Ist dies falsch verstandene Toleranz? Eher doch Entgegenkommen.
Härte und Prinzipialismus bringen manchmal einfach nicht weiter.
Dafür gibt es (...) die Gerichte, und die entscheiden, wie in diesem
Falle, oft für die Schulpflicht als letzte Referenz statt einer dann
doch allzu separatistischen Freiheit. Schließlich weiß man, dass der
Impuls der Teilhabe von den Kindern selbst ausgeht. Sie wollen
mitmachen. Also wie? Neoprenanzüge oder leichte Ganzkörperbekleidung
zu tragen ist auch gut gegen Chlorallergien, und davon sind viele
Kinder betroffen, also bricht man sich keinen Zacken aus der Krone.
In früheren Jahren schwammen muslimische Mädchen oft in ihren
Kleidern, bis die Wollfussel die Abflüsse zu verstopfen drohten.

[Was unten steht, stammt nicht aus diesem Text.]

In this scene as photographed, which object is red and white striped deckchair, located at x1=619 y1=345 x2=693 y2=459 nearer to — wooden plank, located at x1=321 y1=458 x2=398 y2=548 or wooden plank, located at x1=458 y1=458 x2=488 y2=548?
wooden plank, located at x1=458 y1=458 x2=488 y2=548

Burkinis, wie man ironisch und auch ein wenig verharmlosend sagt,
sind in muslimischen Ländern Mode geworden. Läge Afghanistan am Meer,
die Frauen würden glatt mit der Burka hineinspringen wie die
Palästinenserinnen am Strand von Gaza, die in Ganzkörperbedeckung ins
Wasser gehen, weil sie die Kraft des Wassers spüren und die
Schwerelosigkeit - vorausgesetzt, man kann schwimmen und geht nicht
unter. Erst die Zehen, dann der große Platscher. Warum darüber Worte
verlieren? Weil auch die Europäer zu Beginn der bürgerlichen
Gesellschaft schwimmen lernen mussten. Schwimmen ist eine große
Allegorie auf Freiheit. Heute sollten alle Frei-Schwimmer sein, um im
gemeinsamen Fluss des Lebens nicht unterzugehen.